▶ _CHALLENGE_: Rewrite the records below, replacing "wildflower meadow" with "grassy field" and leaving everything else unchanged.

▶ _DATASET RECORDS_:

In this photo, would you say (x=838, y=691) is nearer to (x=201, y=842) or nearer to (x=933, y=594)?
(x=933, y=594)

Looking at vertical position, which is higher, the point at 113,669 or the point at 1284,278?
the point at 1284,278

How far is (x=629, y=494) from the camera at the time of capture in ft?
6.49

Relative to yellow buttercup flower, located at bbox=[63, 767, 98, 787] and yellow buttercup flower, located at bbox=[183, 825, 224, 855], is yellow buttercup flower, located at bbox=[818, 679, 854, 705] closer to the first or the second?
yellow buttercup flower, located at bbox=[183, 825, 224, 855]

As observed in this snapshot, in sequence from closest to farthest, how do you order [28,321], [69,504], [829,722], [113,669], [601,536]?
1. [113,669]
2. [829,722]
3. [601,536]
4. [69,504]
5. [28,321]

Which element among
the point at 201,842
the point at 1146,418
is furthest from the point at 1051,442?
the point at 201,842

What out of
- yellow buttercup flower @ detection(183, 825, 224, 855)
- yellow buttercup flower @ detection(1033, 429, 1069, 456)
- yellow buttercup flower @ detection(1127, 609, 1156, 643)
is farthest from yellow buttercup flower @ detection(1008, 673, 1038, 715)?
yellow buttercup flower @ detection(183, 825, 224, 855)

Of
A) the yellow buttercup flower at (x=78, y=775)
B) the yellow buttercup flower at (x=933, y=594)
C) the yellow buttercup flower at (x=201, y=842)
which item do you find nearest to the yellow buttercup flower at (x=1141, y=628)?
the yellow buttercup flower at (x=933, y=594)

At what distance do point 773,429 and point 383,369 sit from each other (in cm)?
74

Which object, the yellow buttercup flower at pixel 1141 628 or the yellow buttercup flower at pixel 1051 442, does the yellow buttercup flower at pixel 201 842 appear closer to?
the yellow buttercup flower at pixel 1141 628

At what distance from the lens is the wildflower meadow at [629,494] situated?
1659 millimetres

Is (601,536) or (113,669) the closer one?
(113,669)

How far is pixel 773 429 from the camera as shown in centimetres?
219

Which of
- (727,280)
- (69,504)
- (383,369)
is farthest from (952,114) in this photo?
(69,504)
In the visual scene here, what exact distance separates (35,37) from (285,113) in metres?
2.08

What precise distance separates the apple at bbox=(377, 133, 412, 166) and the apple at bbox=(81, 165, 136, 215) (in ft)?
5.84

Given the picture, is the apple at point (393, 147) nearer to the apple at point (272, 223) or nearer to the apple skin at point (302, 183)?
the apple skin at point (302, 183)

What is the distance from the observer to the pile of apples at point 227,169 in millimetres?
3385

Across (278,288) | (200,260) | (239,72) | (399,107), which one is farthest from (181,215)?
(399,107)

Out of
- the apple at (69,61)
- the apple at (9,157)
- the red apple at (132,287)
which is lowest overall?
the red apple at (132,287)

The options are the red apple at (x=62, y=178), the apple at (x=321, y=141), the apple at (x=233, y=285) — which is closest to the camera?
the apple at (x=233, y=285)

▶ _RESPONSE FOR THIS EXERCISE_:
In this photo, would you say (x=838, y=691) is nearer to (x=201, y=842) or nearer to (x=933, y=594)?
(x=933, y=594)

Looking at vertical position, which is higher, the point at 113,669 or the point at 1284,278?
the point at 1284,278

How far is (x=629, y=494) from the camera at the time of capture in ft?
6.49

Relative to yellow buttercup flower, located at bbox=[63, 767, 98, 787] and yellow buttercup flower, located at bbox=[183, 825, 224, 855], is yellow buttercup flower, located at bbox=[818, 679, 854, 705] closer to the first or the second?
yellow buttercup flower, located at bbox=[183, 825, 224, 855]

As observed in this snapshot, in sequence from closest to farthest, how do you order [28,321], [69,504], [829,722], [113,669], [601,536]?
1. [113,669]
2. [829,722]
3. [601,536]
4. [69,504]
5. [28,321]

Which element among
the point at 201,842
the point at 1146,418
is furthest from the point at 1051,442?
the point at 201,842

What out of
- yellow buttercup flower @ detection(183, 825, 224, 855)
- yellow buttercup flower @ detection(1033, 429, 1069, 456)
- yellow buttercup flower @ detection(1127, 609, 1156, 643)
is farthest from yellow buttercup flower @ detection(1008, 673, 1038, 715)?
yellow buttercup flower @ detection(183, 825, 224, 855)

Of
A) the yellow buttercup flower at (x=78, y=775)
B) the yellow buttercup flower at (x=933, y=594)
C) the yellow buttercup flower at (x=201, y=842)
which item do you find nearest to the yellow buttercup flower at (x=1141, y=628)?
the yellow buttercup flower at (x=933, y=594)

At what distance do point 773,429 and point 383,369 sit from each other (in cm)?
74

Which object, the yellow buttercup flower at pixel 1141 628 or the yellow buttercup flower at pixel 1051 442, does the yellow buttercup flower at pixel 201 842 appear closer to?
the yellow buttercup flower at pixel 1141 628

At what distance from the lens is the grassy field at [629,494] situated?
1659 millimetres

Is (601,536) or (113,669) the closer one?
(113,669)

How far is pixel 773 429 from the camera as shown in centimetres?
219

Which of
- (727,280)
- (69,504)
- (383,369)
is farthest from (952,114) in this photo?
(69,504)
In the visual scene here, what exact distance separates (35,37) from (285,113) in metres?
2.08

What precise distance separates the apple at bbox=(377, 133, 412, 166) and the apple at bbox=(81, 165, 136, 215) (in ft)?
5.84

Given the picture, is the apple at point (393, 147) nearer to the apple at point (272, 223) or nearer to the apple skin at point (302, 183)?
the apple skin at point (302, 183)

What is the distance from the observer to the pile of apples at point 227,169 in millimetres?
3385

Across (278,288) | (200,260) | (239,72) | (399,107), which one is farthest from (181,215)?
(399,107)

Out of
- the apple at (69,61)
- the apple at (9,157)
- the red apple at (132,287)
which is lowest overall?
the red apple at (132,287)

The options are the red apple at (x=62, y=178), the apple at (x=321, y=141), the apple at (x=233, y=285) — which is closest to the camera?
the apple at (x=233, y=285)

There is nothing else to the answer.